**DATA PROVIDED:**
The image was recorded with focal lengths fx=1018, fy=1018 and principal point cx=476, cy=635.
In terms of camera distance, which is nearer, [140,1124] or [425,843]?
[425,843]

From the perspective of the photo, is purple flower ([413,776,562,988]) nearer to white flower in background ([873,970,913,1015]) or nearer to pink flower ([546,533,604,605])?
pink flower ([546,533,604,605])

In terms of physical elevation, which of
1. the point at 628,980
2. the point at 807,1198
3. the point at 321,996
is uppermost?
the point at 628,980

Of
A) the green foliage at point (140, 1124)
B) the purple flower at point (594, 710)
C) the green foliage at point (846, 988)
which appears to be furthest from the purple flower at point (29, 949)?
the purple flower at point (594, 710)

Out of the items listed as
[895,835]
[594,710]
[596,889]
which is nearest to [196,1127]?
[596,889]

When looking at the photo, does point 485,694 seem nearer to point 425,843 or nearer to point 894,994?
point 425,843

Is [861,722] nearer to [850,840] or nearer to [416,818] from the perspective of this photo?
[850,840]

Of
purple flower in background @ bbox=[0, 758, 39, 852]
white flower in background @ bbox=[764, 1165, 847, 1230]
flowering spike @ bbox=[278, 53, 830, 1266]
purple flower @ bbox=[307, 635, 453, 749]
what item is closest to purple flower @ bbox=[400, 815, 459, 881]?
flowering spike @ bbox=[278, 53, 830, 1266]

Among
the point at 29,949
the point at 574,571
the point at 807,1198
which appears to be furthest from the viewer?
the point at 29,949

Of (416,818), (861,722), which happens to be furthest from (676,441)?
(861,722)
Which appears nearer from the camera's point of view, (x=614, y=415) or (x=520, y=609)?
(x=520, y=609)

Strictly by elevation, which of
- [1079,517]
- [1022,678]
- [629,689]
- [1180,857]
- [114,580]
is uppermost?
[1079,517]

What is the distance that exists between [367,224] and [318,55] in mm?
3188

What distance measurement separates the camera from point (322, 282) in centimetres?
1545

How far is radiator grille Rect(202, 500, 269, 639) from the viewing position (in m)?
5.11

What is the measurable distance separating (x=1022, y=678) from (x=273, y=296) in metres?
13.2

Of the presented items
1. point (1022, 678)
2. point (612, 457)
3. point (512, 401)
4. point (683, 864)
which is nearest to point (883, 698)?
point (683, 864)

**STATED EXERCISE:** Change "uppermost" to "highest" everywhere it occurs in the entries above, and write all of the entries out again with nothing else altered.

**RESULT:**
The image was recorded with focal lengths fx=1018, fy=1018 and principal point cx=476, cy=635.
In terms of camera distance, which is nearer, [140,1124] or [425,843]?
[425,843]

From the perspective of the photo, is purple flower ([413,776,562,988]) nearer to white flower in background ([873,970,913,1015]) or nearer to pink flower ([546,533,604,605])?
pink flower ([546,533,604,605])

In terms of physical elevation, which of
1. the point at 628,980
2. the point at 807,1198
3. the point at 321,996
is highest?
the point at 628,980

Of
A) the green foliage at point (140, 1124)
B) the purple flower at point (594, 710)
C) the green foliage at point (846, 988)
which appears to be furthest from the purple flower at point (29, 949)?
the purple flower at point (594, 710)

Out of the items listed as
[895,835]
[594,710]
[596,889]
which is nearest to [196,1127]?
[596,889]

When looking at the photo, does point 485,694 seem nearer to point 425,843 or nearer to point 894,994?
point 425,843

Is [861,722] nearer to [850,840] or nearer to [416,818] from the perspective of this photo?
[850,840]

Of
purple flower in background @ bbox=[0, 758, 39, 852]
white flower in background @ bbox=[764, 1165, 847, 1230]
flowering spike @ bbox=[278, 53, 830, 1266]
purple flower @ bbox=[307, 635, 453, 749]
what item is closest to purple flower @ bbox=[400, 815, 459, 881]?
flowering spike @ bbox=[278, 53, 830, 1266]

Among
the point at 29,949
the point at 574,571
the point at 807,1198
which appears to be furthest from the viewer?
the point at 29,949

Of (416,818), (861,722), which happens to be furthest from (676,441)?
(861,722)
Which appears nearer from the camera's point of view, (x=614, y=415) or (x=520, y=609)?
(x=520, y=609)

Strictly by elevation, which of
- [1079,517]
- [1022,678]
- [629,689]
- [1180,857]
- [114,580]
is highest?
[1079,517]

What is the distance that exists between [367,224] and [318,55] in mm?
3188

What distance measurement separates the camera from point (322, 282) in centimetres?
1545

How far is radiator grille Rect(202, 500, 269, 639) from the viewing position (in m)?
5.11

What is the measurable distance separating (x=1022, y=678) from (x=273, y=296) in metres?
13.2

Of the presented items
1. point (1022, 678)
2. point (612, 457)
3. point (512, 401)
4. point (683, 864)
which is nearest to point (883, 698)?
point (683, 864)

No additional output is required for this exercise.